Uit het hele dossier is gebleken dat [de werkgever] het (terecht) belangrijk vond dat de hele vakgroep samen kon werken en dat de manier waarop werd samengewerkt structureel zou veranderen. Uit hetgeen hiervoor is overwogen volgt dat [de werknemer] alleen is komen te staan in het veranderproces en dat haar samenwerkingsprobleem met meerdere collega’s onoplosbaar bleek te zijn geworden. De manier waarop dit voor [de werknemer] is verlopen (onveiligheid en werkdruk) verdient verre van de schoonheidsprijs, maar het hof volgt [de werknemer] niet in haar standpunt dat zij tot zondebok is gemaakt. Uit hetgeen hiervoor is overwogen volgt dat het hof van oordeel is dat [de werkgever] terecht heeft ingegrepen en dat het begrijpelijk is dat dit niet op een zachtzinnige manier ging, omdat het eerder (jarenlang) niet was gelukt om ook maar iets te wijzigen. Er waren serieuze redenen om [de werknemer] als enige te laten coachen en er waren ook serieuze redenen om tijdens de IFMS bijeenkomsten specifiek aandacht voor haar te hebben. Dat de focus in die IFMS bijeenkomsten niet minder op haar kwam te liggen, maar juist meer, heeft te maken met het karakter van [de werknemer] (meer taakgericht dan relatiegericht). Het hof kan niet uitsluiten dat de coaching tot een beter resultaat had geleid wanneer voor [de werknemer] de werkdruk minder was geweest. Het hof kan ook niet uitsluiten dat in dat geval de samenwerking wat was verbeterd, maar dat de verstandhouding tot een werkbaar niveau zou zijn gekomen, acht het hof zeer twijfelachtig en zelfs niet aannemelijk. Reden daarvoor is het gebrek aan waarnemings- en inlevingsvermogen op het niveau van relaties.

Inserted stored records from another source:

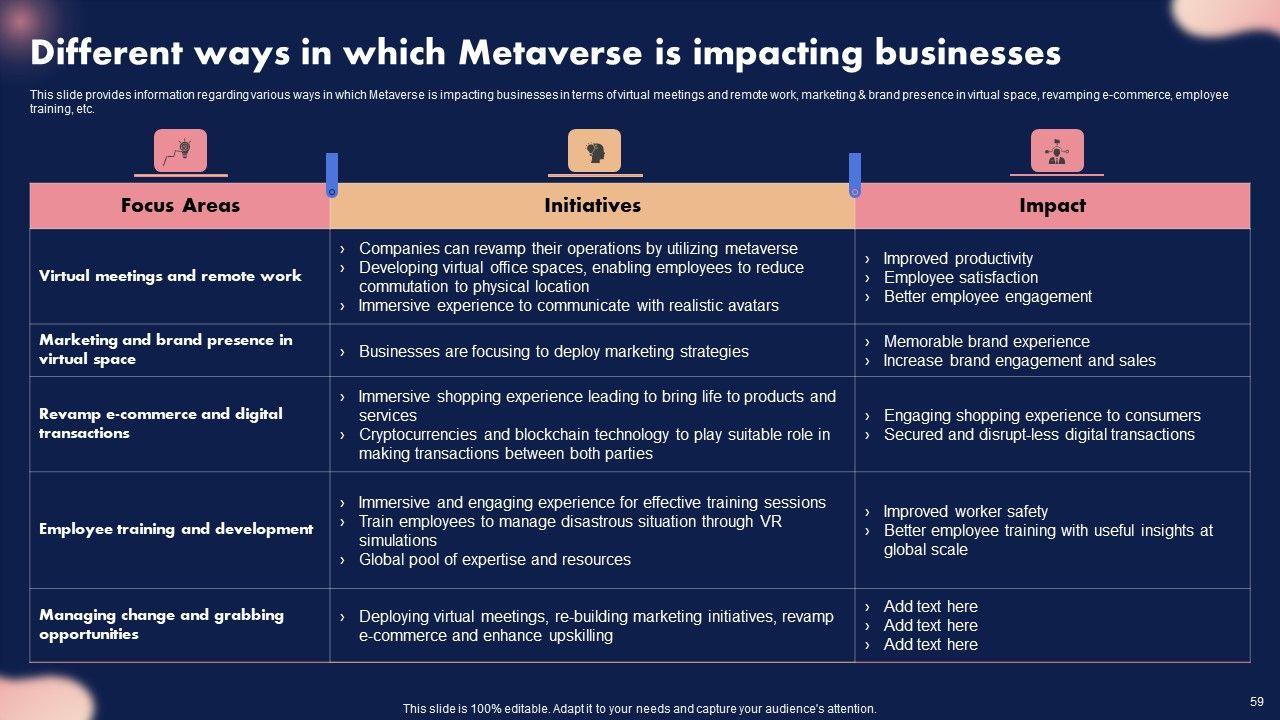 Different ways in which Metaverse is impacting businesses

This slide provides information regarding various ways in which Metaverse is impacting businesses in terms of virtual meetings and remote work, marketing & brand presence in virtual space, revamping e-commerce, employee training, etc.

| Focus Areas | Initiatives | Impact |
|---|---|---|
| Virtual meetings and remote work | › Companies can revamp their operations by utilizing metaverse › Developing virtual office spaces, enabling employees to reduce commutation to physical location › Immersive experience to communicate with realistic avatars | › Improved productivity › Employee satisfaction › Better employee engagement |
| Marketing and brand presence in virtual space | › Businesses are focusing to deploy marketing strategies | › Memorable brand experience › Increase brand engagement and sales |
| Revamp e-commerce and digital transactions | › Immersive shopping experience leading to bring life to products and services › Cryptocurrencies and blockchain technology to play suitable role in making transactions between both parties | › Engaging shopping experience to consumers › Secured and disrupt-less digital transactions |
| Employee training and development | › Immersive and engaging experience for effective training sessions › Train employees to manage disastrous situation through VR simulations › Global pool of expertise and resources | › Improved worker safety › Better employee training with useful insights at global scale |
| Managing change and grabbing opportunities | › Deploying virtual meetings, re-building marketing initiatives, revamp e-commerce and enhance upskilling | › Add text here › Add text here › Add text here |

This slide is 100% editable. Adapt it to your needs and capture your audience's attention.

59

In de kern gaat het erom dat [de werkgever] in de gegeven omstandigheden er voor mocht kiezen om het belang van de vakgroep te laten prevaleren boven het belang van [de werknemer] , omdat de samenwerkingsproblemen uiteindelijk, na vele jaren, niet met [de werknemer] maar zonder haar, wél oplosbaar bleken te zijn.